Her mother squinted out at her. “Isn’t that a bottle of water right there?”

Mary poured some into a paper cup and held it to her mother’s lips to drink.

“So,” her mother said when she was done, “they accepted the ticket?”

Mary nodded.

She sat back down and the chair hissed. Even though it happened each time, Mary giggled, out of relief perhaps.

“Don’t be so silly,” her mother said.

“Violet was here,” Mary told her.

When she didn’t answer, Mary continued. “I remembered her name from a long time ago. Remember how I always used to ask you about your wedding? And you told me that you met Dad through Violet Addison’s brother?”

Mary stared down at her mother. She had gone back to sleep.

 

“HELLO, BEAUTIFUL!”

Mary knew immediately it was Saul Byrd standing in the doorway shouting. He held a big bouquet of flowers and did a fancy dance step toward her mother.

“Saul!” her mother said, suddenly awake.

Mary had read three
People
magazines from 2001, the only English-language magazines she could find, while her mother slept. Bored, she’d even done the crossword puzzles in the back.

“You look so good,” Saul said. Then he noticed Mary. Immediately, he gave her a hug. He smelled like pipe tobacco and hair tonic.

“You’re not at all what I expected,” he said. “I thought you’d be blonde. Like your mother!”

“She looks like my late husband,” Mamie explained. “He had that same mouth.”

“Thanks for arranging everything,” Mary told Saul.

“What do you need?” he asked her mother. “Those tamales you like? The ones María Domingo makes?”

“That sounds good,” Mamie said, smiling.

Saul took a small notebook from his shirt pocket and scribbled in it. “How about some chocolate?”

“Not yet,” Mamie said. “The tamales will be good.”

“Just tamales?” he said, the pencil poised in midair.

“For now.”

He pinched her cheek affectionately. “You scared the living daylights out of me, Mamie,” he said, his voice softer.

“But I’m still here!” Mamie said.

“Mary, you’ll stay with her while I go get those tamales?” Saul said.

“Of course,” Mary said.

“Good girl,” he said. “Don’t look so I can smooch your mother.”

“What?” Mary said.

But Saul was already bending over and kissing her mother right on the lips.

As soon as he was out the door, Mary said, “That guy’s your boyfriend?”
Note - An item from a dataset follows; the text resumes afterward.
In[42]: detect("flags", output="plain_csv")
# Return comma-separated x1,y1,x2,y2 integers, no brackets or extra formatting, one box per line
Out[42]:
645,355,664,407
Mamie shrugged. “Friend, boyfriend. Whatever. I’m getting a little tired of him, actually.”

“He kissed you!” Mary said.

“I’m sorry I have a life,” Mamie said. “A nice life, finally.”

“You could have had a nice life with us, when I was a kid, you know,” Mary said.

Mamie studied her daughter’s face.

“Say something,” Mary said.

“I wanted you to come,” she said.

“All right, I know. I’m a bad daughter. You finally decided you wanted me to come and I didn’t. But you have no idea the hell I am going through.”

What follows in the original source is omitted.